Some important facts and figures on this issue were spelled out in a column by Bryce Covert published by the New York Times over the weekend, which criticized conservative Democratic Senator Joe Manchin for opposing the Build Back Better legislation. While expressing justifiable outrage over the extent of child poverty and deprivation in America and the consequent loss of human potential, Covert sought to tailor her argument to the right-wing framework of capitalist politics, where every measure has to be justified by considerations of profit.

“Child care also frees parents, and, in particular, mothers to work outside the home. Universal preschool in the District of Columbia, introduced in 2009, increased the labor force participation rate for mothers with young children by 10 percentage points,” she wrote. “Universal child care in Quebec, begun in 1996, helped the province achieve the highest rate of prime-aged working women in the world. The resulting increase in tax revenue has more than covered the cost of Quebec’s program.”

Covert applied the same argument to the issue of paid family leave for workers who need time off to care for a sick child or parent or for maternity/paternity leave. “An estimated 6 million extra people would stay connected to the labor force if we had paid leave,” she wrote. “Without it, we’ll keep hemorrhaging workers. … The whole economy loses billions in productivity when people are forced to miss work to take care of their family members.”

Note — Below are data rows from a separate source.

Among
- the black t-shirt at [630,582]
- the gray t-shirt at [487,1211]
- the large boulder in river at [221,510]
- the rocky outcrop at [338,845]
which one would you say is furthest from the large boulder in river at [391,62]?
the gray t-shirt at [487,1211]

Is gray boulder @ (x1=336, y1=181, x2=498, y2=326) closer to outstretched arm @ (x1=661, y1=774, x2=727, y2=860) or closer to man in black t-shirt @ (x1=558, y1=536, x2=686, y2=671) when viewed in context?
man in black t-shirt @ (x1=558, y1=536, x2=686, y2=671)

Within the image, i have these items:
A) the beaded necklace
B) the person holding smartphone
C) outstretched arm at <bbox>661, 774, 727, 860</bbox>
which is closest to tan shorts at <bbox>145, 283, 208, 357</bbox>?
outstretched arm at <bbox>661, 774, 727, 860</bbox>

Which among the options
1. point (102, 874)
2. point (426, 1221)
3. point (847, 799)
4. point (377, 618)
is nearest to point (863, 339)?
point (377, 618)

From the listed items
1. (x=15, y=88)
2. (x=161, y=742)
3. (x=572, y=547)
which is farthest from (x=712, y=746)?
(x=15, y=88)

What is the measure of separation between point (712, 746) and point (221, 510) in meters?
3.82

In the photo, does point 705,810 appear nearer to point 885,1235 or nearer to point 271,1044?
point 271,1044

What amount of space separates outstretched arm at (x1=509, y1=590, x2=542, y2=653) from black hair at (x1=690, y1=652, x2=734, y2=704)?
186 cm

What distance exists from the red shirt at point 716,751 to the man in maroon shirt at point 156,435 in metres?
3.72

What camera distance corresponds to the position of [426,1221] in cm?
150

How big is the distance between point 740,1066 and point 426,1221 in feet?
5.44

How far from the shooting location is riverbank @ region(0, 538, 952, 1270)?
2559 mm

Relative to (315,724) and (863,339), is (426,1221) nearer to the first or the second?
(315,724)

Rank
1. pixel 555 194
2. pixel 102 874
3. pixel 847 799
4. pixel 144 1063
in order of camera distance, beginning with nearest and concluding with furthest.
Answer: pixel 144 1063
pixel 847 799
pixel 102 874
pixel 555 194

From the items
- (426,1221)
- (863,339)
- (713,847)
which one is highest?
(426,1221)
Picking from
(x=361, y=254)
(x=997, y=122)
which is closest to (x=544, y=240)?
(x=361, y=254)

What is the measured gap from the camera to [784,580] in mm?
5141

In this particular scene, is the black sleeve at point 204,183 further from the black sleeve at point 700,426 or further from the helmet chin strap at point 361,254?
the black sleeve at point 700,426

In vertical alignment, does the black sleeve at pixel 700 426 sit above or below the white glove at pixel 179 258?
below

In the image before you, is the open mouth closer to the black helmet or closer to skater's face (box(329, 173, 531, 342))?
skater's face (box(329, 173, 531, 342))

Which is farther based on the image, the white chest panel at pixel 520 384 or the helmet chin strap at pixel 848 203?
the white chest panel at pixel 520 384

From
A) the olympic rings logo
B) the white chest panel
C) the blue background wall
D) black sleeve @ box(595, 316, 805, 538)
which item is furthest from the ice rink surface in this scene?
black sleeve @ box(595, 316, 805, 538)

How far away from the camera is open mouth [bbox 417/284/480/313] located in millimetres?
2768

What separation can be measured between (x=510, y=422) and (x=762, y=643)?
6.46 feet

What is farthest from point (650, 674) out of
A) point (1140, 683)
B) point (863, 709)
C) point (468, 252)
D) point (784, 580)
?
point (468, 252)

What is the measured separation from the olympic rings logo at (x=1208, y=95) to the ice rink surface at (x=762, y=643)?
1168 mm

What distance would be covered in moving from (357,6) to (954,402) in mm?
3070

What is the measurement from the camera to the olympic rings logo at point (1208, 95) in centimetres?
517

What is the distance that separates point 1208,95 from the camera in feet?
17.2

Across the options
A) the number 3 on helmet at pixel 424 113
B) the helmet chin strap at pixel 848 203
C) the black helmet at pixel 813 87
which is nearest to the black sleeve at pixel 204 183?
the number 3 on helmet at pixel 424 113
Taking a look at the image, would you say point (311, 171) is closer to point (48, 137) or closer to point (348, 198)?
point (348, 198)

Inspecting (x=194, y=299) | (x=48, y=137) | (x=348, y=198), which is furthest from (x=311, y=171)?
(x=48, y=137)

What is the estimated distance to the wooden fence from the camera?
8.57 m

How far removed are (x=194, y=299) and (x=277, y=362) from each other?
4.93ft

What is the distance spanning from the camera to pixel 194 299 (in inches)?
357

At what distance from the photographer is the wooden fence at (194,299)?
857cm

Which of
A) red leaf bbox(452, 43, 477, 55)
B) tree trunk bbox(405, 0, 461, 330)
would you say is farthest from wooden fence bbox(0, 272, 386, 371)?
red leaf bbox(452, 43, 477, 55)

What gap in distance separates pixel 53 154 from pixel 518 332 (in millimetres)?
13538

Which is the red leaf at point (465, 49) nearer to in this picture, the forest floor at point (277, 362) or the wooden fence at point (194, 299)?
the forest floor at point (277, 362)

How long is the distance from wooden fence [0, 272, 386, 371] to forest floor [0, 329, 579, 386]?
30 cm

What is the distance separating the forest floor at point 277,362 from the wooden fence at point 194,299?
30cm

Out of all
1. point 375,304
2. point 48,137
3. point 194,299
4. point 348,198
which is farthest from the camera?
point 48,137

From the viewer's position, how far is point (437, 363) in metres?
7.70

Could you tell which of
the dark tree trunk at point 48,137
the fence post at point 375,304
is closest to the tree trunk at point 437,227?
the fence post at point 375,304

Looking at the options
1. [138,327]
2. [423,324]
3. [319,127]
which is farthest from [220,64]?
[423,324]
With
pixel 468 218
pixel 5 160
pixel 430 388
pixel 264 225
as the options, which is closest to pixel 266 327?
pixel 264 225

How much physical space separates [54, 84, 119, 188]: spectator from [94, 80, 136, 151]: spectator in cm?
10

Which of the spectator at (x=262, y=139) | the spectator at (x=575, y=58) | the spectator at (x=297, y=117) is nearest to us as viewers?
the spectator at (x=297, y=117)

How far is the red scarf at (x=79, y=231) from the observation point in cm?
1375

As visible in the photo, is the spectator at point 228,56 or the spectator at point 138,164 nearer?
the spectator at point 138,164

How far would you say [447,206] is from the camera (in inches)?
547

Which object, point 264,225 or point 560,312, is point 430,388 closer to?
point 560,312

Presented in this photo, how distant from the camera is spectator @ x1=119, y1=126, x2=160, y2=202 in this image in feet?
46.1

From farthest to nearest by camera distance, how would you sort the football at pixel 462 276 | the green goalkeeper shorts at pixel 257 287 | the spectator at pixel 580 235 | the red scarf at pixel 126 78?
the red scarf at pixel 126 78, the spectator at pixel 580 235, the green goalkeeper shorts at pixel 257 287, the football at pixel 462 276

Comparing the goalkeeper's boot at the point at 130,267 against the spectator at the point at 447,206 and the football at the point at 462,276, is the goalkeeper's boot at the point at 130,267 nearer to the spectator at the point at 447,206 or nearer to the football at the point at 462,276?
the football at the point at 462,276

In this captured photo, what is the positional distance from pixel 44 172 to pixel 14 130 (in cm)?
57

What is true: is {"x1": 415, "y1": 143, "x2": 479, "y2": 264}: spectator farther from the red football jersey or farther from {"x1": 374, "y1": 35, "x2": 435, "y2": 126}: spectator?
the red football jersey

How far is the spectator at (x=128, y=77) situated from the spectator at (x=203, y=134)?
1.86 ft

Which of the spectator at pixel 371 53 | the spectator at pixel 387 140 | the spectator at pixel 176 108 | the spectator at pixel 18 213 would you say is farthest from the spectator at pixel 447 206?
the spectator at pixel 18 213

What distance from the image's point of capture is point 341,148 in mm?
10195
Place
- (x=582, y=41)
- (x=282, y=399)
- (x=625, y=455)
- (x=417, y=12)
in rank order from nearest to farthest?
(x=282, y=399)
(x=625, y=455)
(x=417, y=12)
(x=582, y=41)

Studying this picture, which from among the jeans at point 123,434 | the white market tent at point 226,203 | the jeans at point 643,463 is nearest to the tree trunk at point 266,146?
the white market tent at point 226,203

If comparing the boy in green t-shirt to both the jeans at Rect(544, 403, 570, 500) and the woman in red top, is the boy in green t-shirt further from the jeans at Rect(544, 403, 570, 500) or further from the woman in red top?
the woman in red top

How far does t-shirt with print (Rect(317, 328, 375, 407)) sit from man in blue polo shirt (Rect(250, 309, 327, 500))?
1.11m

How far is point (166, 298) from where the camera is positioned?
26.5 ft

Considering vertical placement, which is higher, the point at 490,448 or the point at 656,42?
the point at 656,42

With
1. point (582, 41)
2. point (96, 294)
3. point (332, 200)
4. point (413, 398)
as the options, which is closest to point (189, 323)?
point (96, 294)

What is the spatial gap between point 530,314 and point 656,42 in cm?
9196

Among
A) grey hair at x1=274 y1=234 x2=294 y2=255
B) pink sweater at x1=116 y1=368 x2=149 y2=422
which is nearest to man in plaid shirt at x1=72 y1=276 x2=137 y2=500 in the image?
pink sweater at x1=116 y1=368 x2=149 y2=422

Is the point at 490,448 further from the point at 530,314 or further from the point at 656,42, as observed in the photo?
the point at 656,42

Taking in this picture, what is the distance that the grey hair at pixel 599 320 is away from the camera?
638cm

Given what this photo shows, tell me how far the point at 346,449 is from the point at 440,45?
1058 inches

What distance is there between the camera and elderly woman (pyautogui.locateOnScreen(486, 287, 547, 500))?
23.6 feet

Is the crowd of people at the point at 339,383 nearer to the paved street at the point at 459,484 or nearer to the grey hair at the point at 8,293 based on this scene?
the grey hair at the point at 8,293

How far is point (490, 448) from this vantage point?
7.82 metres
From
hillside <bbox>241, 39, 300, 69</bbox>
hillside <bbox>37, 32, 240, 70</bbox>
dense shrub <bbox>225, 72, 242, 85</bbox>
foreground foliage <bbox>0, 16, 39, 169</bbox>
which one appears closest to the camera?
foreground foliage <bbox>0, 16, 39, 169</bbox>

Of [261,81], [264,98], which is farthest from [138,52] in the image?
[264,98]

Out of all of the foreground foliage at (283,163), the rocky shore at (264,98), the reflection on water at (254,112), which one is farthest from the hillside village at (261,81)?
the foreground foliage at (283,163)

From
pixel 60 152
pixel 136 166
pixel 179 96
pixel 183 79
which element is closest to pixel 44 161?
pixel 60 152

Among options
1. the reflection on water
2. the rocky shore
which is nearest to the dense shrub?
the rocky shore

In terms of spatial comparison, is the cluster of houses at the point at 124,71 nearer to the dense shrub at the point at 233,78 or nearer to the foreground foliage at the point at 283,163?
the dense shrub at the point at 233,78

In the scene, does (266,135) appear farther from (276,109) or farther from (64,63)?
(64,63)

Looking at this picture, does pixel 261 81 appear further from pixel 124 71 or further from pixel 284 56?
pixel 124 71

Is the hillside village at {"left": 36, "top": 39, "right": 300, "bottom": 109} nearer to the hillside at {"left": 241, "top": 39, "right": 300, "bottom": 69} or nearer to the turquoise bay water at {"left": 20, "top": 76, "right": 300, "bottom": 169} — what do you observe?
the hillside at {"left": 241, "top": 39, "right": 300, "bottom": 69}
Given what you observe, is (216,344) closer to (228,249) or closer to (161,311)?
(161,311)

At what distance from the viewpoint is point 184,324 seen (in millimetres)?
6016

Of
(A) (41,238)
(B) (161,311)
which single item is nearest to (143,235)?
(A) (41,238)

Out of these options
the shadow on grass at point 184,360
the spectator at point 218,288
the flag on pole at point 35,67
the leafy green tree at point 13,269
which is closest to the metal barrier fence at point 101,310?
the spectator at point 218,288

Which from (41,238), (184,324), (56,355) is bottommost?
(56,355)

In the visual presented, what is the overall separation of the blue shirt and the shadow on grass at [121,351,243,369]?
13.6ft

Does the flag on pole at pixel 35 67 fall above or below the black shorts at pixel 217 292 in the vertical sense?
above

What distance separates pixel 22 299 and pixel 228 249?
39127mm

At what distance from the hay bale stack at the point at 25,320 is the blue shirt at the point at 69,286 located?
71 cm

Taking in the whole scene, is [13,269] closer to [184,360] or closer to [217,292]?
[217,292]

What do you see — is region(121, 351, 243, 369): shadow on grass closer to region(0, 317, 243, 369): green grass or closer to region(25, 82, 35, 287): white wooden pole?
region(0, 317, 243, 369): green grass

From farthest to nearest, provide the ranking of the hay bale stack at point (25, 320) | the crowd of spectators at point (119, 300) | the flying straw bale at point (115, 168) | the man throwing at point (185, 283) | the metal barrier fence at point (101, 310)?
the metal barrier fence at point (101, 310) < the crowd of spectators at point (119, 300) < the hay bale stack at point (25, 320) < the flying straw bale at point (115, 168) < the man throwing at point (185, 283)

These arguments, whether made by Biden administration officials on national television or by liberal columnists in the pages of the Times, accept the same premise: The sole measure of human worth is participation in the labor market, which means, under capitalism, selling your labor power to a capitalist who can exploit it for profit. Those who do not contribute to the enrichment of the financial aristocracy—the elderly, children, those who have withdrawn from the labor market because of an entirely justified concern over COVID—have no claim to any of the resources of society.